*** Exercise passage ***
Election raises questions about Electoral College process
With the outcome of the 2000 presidential election very much in doubt, American voters are left grappling with the prospect of having elected a chief executive without a popular mandate.
The dilemma arises amid the possibility of Texas Gov. George W. Bush taking office with a plurality of Electoral College votes while amassing fewer popular votes than Vice President Al Gore. Of course a recount in Florida could change the outcome, but for the moment it seems the system has been turned upside down.
How the public will react to such a scenario is a matter of concern for Thomas Patterson, Bradlee Professor of Government and the Press and co-director of the Vanishing Voter Project, sponsored by the Joan Shorenstein Center on the Press, Politics, and Policy at the Kennedy School of Government (KSG).
“On some level, every vote counts, but if you look at the popular vote this time, Al Gore receives the most votes, but it looks like he will not be the next president of the United States,” Patterson says. “So on that level, not every vote does count in a strict sense. The votes that count more are those in very close states that are critical in the Electoral College.”
In this instance the most critical state is Florida, where, as of yesterday, Gore was trailing Bush by fewer than 2,000 votes out of almost 6 million cast. The Sunshine State is a treasure for presidential candidates – with a total of 25 electoral votes. Those votes will determine the next president.
The genesis of the Electoral College dates back to the Constitutional Convention in the 1780s, when the nation’s founders drafted the rules that would dictate the structure of the government. “The framers of the Constitution thought that if they made the presidency a directly elected office then too much power would flow to that office … and upset a balance they were trying to create among the institutions,” Patterson says.
Only a handful of presidents have been elected without winning the popular vote, most recently in 1888 when Benjamin Harrison defeated Grover Cleveland by sweeping the northern states and winning the Electoral College. Throughout the years there have been hundreds of congressional attempts to revamp the electoral process, all of which fell by the wayside.
“If you were writing the Constitution today, [the Electoral College] probably wouldn’t be there, but we must live within these structures,” Patterson states. “You could make a lot of arguments that America in 2000 is very different than the America in 1787, and some of what’s in our Constitution wouldn’t be there now, but I don’t know how much we get from thinking in those terms.
“The real question is what we do today about the institution given this outcome, and the question is whether we can get a reasonable national debate going.”
That national debate will begin, Patterson believes, if the preliminary results from this week’s election hold up and Bush is sworn into office in January.
“When you get something that seems to be less than a democratic result, that’s where you get the impulse for changing the structure,” Patterson explains. “The question always is how long the impulse lasts and the degree to which self-interest rises and competes with the broad public interest in terms of trying to bring about change.
“We will have a moment when the impulse will be here. There certainly will be legislation introduced in both the House and the Senate to get rid of the Electoral College, but we’ll just have to wait and see what happens when push comes to shove and … whether those who are advantaged by the current system are ready to give that advantage up,” he says.
*** Material provided ***
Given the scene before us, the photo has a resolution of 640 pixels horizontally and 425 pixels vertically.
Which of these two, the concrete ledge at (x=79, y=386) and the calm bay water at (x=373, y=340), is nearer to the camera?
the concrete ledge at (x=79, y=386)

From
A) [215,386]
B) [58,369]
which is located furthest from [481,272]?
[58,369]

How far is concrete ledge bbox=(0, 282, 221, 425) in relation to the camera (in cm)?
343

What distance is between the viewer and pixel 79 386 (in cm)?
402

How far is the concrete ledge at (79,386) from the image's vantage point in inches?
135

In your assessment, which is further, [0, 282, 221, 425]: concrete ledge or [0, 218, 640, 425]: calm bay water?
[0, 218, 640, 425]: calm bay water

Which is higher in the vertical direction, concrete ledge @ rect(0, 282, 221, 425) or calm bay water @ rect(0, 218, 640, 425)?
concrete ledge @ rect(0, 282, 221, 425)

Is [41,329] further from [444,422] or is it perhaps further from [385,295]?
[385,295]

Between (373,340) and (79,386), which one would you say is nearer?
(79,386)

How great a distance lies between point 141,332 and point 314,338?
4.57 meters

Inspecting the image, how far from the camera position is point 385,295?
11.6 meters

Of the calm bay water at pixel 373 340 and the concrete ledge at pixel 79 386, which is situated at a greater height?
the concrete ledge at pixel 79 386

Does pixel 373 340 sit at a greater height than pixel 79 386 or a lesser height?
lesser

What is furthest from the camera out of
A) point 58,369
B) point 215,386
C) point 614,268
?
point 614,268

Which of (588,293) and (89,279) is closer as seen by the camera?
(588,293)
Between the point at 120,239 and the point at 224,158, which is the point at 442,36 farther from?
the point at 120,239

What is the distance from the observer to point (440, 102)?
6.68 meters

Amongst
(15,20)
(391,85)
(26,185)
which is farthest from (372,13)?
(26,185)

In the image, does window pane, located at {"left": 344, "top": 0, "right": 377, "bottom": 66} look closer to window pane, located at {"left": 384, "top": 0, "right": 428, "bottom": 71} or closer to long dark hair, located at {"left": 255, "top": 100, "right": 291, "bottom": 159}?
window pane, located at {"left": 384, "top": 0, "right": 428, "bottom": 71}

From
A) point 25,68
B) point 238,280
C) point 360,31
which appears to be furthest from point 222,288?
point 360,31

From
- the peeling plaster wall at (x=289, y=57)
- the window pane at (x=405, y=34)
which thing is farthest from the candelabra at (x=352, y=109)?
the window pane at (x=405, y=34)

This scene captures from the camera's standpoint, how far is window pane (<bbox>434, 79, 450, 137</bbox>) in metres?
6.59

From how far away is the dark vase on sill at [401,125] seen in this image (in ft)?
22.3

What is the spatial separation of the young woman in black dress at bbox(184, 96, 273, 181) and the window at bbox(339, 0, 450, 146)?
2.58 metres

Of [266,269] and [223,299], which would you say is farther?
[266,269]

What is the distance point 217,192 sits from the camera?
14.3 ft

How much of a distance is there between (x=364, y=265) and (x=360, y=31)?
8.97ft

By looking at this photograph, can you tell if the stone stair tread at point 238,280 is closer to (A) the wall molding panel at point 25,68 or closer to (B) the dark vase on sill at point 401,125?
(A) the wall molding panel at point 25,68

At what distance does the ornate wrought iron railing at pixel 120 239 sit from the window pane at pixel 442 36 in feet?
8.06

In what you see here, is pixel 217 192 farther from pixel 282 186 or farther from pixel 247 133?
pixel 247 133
***
*** Material provided ***
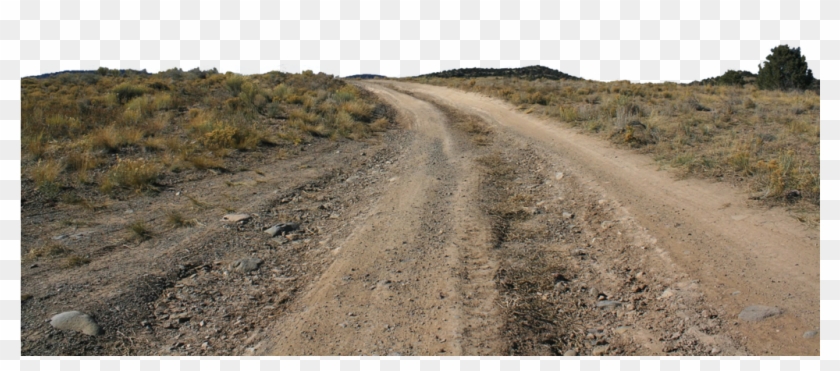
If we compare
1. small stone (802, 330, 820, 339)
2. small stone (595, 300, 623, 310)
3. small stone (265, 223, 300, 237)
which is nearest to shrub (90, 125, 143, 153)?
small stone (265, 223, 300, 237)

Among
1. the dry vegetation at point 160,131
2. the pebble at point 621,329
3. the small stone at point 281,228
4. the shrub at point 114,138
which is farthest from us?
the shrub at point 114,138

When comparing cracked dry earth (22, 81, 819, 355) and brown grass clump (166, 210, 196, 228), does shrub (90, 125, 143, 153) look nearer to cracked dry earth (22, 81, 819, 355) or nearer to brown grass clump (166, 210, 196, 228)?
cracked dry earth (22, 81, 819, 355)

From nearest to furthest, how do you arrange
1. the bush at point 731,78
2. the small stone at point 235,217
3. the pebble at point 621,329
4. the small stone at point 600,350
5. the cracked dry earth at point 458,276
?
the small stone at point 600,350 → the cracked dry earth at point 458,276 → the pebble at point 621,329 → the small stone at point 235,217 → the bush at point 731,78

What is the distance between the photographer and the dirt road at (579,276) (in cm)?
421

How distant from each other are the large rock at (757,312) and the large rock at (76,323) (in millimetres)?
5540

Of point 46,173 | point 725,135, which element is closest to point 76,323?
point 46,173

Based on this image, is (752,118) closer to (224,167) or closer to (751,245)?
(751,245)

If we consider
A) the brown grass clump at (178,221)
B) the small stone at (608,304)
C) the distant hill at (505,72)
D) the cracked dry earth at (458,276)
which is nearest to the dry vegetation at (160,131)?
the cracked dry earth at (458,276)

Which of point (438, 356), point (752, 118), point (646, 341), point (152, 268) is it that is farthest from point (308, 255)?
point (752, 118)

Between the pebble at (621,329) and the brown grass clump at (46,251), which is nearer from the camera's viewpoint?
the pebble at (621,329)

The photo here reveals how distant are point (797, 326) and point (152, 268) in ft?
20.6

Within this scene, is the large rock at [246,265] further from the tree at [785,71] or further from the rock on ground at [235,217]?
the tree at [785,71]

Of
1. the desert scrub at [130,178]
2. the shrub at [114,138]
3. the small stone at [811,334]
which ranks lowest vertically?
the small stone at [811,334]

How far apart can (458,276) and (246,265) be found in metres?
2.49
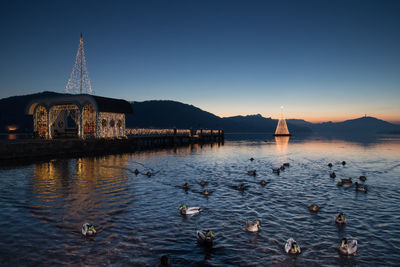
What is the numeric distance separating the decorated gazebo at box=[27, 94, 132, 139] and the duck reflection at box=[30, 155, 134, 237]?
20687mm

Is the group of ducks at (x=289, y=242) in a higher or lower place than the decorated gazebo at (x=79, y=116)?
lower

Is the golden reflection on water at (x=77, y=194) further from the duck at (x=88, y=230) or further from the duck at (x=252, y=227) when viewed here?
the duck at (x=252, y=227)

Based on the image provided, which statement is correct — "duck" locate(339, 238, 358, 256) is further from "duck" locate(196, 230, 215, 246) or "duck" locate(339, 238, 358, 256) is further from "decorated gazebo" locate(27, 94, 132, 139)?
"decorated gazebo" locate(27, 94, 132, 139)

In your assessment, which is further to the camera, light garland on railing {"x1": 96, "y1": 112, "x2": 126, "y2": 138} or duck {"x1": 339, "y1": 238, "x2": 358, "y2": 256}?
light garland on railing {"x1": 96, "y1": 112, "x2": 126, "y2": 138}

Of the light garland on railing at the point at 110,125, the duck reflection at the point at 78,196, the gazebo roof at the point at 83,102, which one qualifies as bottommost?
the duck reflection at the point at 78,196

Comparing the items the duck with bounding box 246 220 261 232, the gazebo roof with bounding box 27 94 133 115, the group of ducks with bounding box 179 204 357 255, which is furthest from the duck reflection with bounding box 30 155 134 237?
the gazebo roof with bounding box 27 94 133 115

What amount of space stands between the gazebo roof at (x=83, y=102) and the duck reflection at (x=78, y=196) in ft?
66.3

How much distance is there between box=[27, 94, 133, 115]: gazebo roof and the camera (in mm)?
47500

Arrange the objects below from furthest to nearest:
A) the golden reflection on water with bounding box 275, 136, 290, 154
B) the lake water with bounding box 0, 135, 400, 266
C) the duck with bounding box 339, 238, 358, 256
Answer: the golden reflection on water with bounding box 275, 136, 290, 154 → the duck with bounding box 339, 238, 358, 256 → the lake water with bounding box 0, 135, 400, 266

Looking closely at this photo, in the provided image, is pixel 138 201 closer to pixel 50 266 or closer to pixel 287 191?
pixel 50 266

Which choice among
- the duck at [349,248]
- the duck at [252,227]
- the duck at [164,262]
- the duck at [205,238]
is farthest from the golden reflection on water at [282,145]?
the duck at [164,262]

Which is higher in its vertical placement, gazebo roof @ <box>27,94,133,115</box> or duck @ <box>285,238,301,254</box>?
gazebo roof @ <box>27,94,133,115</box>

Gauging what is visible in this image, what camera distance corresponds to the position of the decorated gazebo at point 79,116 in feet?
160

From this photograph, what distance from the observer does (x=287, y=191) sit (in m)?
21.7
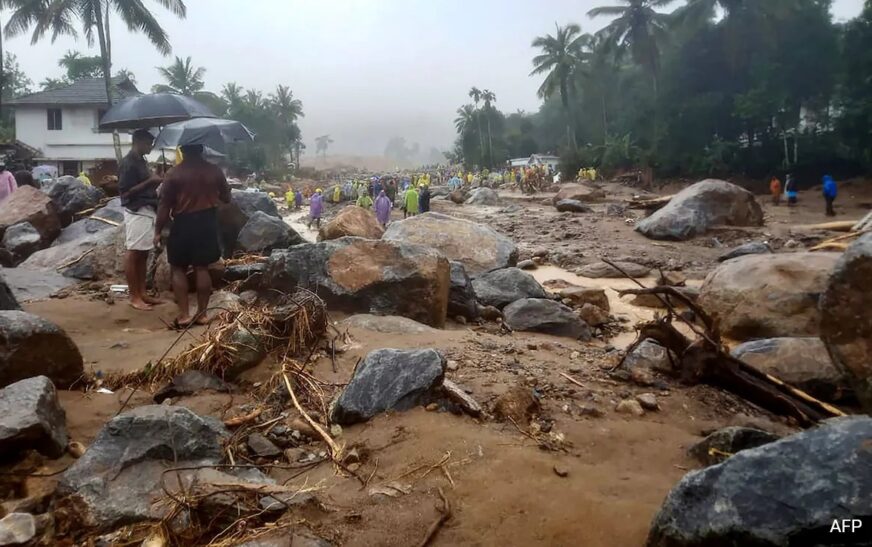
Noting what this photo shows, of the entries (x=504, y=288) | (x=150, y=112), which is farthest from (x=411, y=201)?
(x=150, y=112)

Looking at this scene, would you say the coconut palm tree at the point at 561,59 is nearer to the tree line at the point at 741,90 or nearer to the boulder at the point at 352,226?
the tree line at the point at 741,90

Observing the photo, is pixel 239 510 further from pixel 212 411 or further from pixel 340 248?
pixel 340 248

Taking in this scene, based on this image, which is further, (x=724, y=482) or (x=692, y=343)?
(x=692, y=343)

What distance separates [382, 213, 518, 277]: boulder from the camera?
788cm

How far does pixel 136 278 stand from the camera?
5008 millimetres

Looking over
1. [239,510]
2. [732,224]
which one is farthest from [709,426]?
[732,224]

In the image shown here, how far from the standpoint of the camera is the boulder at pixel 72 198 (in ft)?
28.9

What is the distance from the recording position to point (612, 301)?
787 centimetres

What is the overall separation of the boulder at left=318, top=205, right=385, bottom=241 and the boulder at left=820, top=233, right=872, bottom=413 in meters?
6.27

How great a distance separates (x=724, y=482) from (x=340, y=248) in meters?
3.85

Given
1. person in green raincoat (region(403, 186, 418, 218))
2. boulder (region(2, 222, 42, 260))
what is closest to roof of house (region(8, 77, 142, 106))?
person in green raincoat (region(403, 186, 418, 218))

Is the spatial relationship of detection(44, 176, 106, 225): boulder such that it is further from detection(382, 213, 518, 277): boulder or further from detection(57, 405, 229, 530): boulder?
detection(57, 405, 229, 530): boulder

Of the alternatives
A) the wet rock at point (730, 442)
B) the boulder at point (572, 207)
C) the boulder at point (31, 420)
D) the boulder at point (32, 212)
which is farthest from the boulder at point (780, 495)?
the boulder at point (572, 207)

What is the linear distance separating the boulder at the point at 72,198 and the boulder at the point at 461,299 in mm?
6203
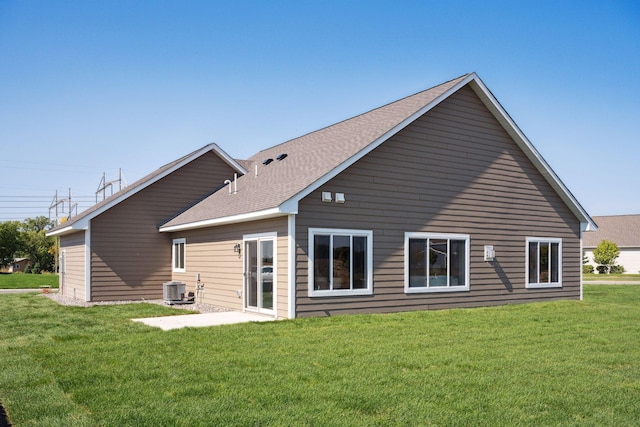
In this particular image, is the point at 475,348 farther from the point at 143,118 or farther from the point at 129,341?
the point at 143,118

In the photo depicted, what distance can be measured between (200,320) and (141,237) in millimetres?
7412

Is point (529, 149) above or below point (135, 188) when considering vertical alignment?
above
***
*** Material provided ***
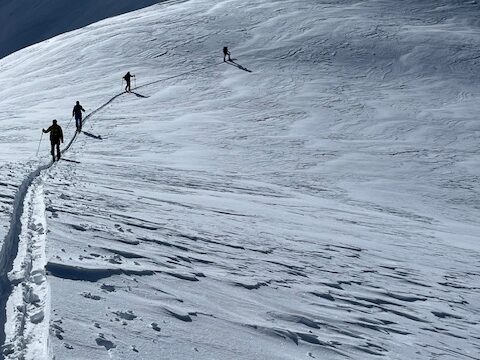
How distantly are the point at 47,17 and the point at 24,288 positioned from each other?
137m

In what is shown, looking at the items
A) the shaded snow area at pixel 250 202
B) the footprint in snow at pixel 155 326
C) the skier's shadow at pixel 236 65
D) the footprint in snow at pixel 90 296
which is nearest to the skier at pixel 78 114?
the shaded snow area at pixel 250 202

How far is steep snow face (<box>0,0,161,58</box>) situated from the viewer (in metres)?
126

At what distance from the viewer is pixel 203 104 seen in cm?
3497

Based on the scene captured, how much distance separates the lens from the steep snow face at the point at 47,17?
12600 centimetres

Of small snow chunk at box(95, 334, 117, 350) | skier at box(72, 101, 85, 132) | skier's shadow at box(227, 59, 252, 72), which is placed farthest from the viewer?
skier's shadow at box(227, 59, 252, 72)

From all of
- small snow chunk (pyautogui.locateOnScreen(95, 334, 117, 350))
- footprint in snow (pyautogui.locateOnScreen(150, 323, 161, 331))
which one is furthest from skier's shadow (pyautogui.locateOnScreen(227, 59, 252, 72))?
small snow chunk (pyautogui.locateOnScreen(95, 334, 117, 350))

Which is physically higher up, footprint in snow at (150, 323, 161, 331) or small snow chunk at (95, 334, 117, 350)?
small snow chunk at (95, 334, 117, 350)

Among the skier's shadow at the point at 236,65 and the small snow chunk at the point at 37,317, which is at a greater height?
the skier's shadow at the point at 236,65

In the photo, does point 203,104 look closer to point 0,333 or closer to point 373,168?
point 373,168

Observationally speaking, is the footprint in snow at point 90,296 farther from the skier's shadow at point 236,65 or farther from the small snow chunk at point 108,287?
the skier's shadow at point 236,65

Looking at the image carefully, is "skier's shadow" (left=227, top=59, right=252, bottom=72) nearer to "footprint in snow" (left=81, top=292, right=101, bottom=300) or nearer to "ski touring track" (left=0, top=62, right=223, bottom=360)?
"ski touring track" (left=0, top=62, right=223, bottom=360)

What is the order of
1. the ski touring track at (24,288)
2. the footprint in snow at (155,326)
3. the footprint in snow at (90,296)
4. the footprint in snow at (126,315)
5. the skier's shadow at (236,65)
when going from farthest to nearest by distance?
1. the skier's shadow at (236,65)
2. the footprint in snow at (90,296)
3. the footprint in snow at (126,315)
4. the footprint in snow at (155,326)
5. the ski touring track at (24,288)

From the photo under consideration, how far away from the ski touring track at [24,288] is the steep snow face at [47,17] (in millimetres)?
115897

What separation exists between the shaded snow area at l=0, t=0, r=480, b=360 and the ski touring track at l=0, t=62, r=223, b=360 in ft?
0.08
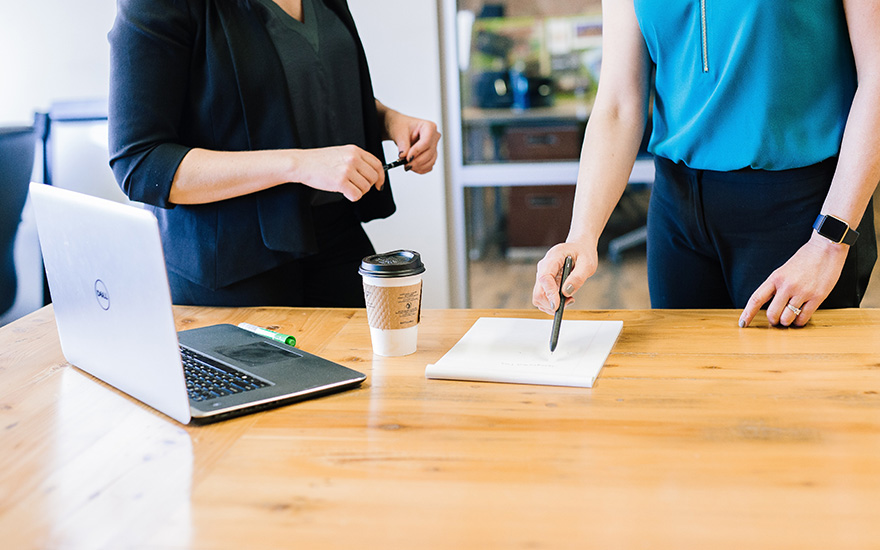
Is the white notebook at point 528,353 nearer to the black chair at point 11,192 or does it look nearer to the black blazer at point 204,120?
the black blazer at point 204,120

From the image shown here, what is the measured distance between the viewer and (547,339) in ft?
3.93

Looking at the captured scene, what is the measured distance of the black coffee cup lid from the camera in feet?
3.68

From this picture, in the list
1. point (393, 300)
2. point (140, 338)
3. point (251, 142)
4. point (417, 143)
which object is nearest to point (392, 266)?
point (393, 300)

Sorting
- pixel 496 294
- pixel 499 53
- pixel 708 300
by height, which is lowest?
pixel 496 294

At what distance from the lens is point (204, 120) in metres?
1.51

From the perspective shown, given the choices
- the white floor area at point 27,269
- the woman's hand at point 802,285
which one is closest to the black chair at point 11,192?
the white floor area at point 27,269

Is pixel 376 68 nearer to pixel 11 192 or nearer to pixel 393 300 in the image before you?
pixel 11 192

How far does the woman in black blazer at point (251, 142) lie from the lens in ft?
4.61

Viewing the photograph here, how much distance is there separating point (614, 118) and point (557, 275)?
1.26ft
***
Task list:
(a) List every presidential candidate mentioned by name in the Electoral College article.
(b) Please pick up the Electoral College article after its final paragraph and continue writing it.

Answers to the problems:
(a) George W. Bush, Al Gore, Benjamin Harrison, Grover Cleveland

(b)
Many small states benefit by the structure, Patterson explains, because their share of the total Electoral College vote is actually larger than their percentage of the popular vote. Larger states also benefit, he maintains, since their huge electoral counts are plums for the candidates in a winner-take-all system.
Only a Constitutional amendment can change the Electoral College structure. That would require a two-thirds majority vote in both the House and the Senate and a majority vote in three-quarters of the state legislatures. The Constitution has been amended 27 times in history, most recently in 1992 when enough states ratified a measure allowing lawmakers in Congress to vote themselves a pay raise.
Whether or not there is enough support in Washington and across the country to approve an amendment either eliminating or reforming the Electoral College is questionable. “It’s anyone’s guess on whether this could happen,” Patterson says. “The dynamics of this Congress will be very interesting, and you really need a bipartisan coalition [to do it]. If either party resists it, it won’t happen.”
If it does happen, however, the voters can expect different styles of presidential campaigns in the future.
“It will change the dynamics of the campaign because state boundaries won’t matter,” Patterson explains. “What will matter will be population densities, so you will get a campaign that is organized much more around media markets than state boundaries. Certainly [a state like] Florida would still be in play, but it would be in play in terms of the Miami media market and the Tampa media market, so it will become even more of a media-based campaign.”
In that scenario, according to Patterson, the candidates would conduct “tarmac campaigning,” in which they would fly into a major city, hold a rally at the airport, conduct interviews with major media, then fly off to the next city. Such a pace would leave little room for candidates to spend time in small towns and rural areas where voters are more dispersed.
“If you’re playing for voters [instead of electoral votes] it’s a different ballgame,” Patterson admits. At issue now is whether or not the American people and their political leaders are prepared to change the rules of the game.